Azerbaijan is rapidly turning into a major player in the world energy industry. It has proved itself to be a reliable oil supplier; and now the country is on its way to gain the same status in the world gas industry.
The Southern Gas Corridor, in which Azerbaijan has a key role is considered as the project that will change the energy map of Europe and the world.
An important milestone in the project implementation has been achieved this week with the signing of the Shah Deniz-2 final agreement.
Gas to be produced as part of the Shah Deniz-2 project is considered as the main source for the Southern Gas Corridor - the project which is now one step closer to the European dream of energy supply diversification.
Experts believe that a great event has happened in Baku this week.
"Shah Deniz-2 has opened the door to the EU gas market," Andrej Tibold, editor-in-chief at Eurasia Energy Observer told Trend. "I think it is of historic importance for the EU's Southern Corridor strategy."
"Let's hope that Shah Deniz-2 is only the beginning of a new and mutually beneficial era between the Caspian countries, including Azerbaijan, and the EU market," Tibold added.
The Southern Gas Corridor is considered as a multi-sources project.
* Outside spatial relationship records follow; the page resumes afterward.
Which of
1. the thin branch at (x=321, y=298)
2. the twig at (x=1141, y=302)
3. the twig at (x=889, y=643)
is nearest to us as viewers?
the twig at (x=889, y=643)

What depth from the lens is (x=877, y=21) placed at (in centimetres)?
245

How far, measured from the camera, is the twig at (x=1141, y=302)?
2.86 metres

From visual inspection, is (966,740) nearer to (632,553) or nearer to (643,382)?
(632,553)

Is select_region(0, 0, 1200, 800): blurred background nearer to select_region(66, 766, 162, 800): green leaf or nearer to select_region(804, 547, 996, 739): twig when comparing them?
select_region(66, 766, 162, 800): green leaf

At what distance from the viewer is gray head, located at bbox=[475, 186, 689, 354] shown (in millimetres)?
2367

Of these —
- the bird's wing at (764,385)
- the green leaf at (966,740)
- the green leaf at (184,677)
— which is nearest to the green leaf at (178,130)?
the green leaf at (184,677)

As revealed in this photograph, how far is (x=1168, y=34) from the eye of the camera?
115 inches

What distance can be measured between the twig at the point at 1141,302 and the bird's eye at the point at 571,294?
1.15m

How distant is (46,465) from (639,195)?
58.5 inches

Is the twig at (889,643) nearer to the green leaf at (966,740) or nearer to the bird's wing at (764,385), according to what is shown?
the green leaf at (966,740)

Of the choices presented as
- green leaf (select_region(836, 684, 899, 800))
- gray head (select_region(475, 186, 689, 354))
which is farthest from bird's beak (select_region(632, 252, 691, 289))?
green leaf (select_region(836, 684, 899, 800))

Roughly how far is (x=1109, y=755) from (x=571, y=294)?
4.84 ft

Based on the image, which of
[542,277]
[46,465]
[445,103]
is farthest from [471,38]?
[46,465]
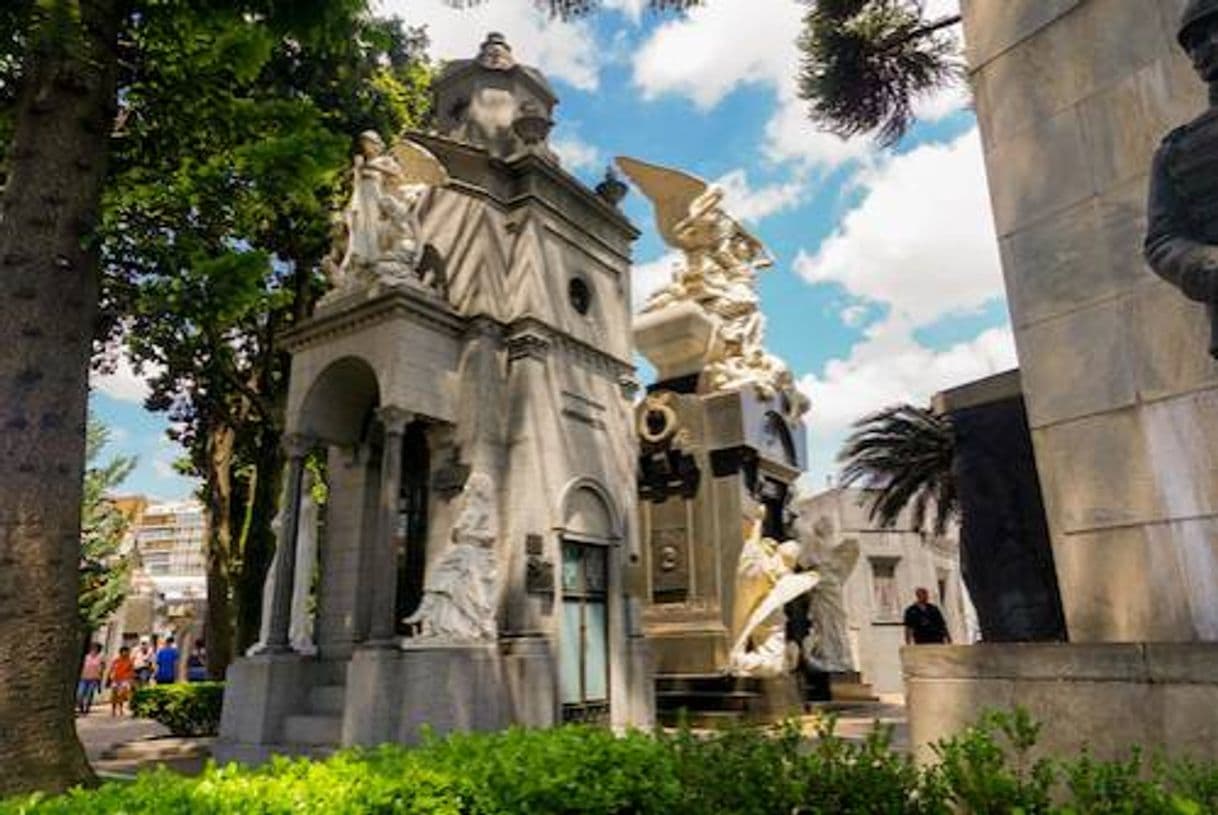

Azerbaijani gas will just open the doors for the rich Caspian resources to reach the world markets.
The European Commission expects the project to grow swiftly, bringing more volumes of gas from more countries in the Caspian region to Europe. Turkmenistan is among the countries that in perspective could be a potential source of alternative energy supplies for Europe.
Tibold believes that considering the many gas reserves that are available in the Caspian, there is plenty of room and opportunity for widening and deepening the relationship between the region and the EU.
"With indigenous production in the EU falling, demand for gas will continue to rise. With the Shah Deniz-2 having opened the door to the EU, other countries in the Caspian, such as Iran, might also start supplying through the Southern Corridor in the foreseeable future," Tibold believes.
According to the Energy Information Administration's (EIA) estimations, in 2012 proved and probable reserves within the basins that make up the Caspian Sea and surrounding area amounted to 48 billion barrels of oil and 8.268 trillion cubic meters of natural gas.
EIA estimates that the Caspian Sea region produced an average of 2.6 million barrels per day of oil and lease condensate in 2012, around 3.4 percent of the total world supply. The natural gas production in the Caspian region, according to the EIA's estimations amounted to 79.3 billion cubic meters in 2012.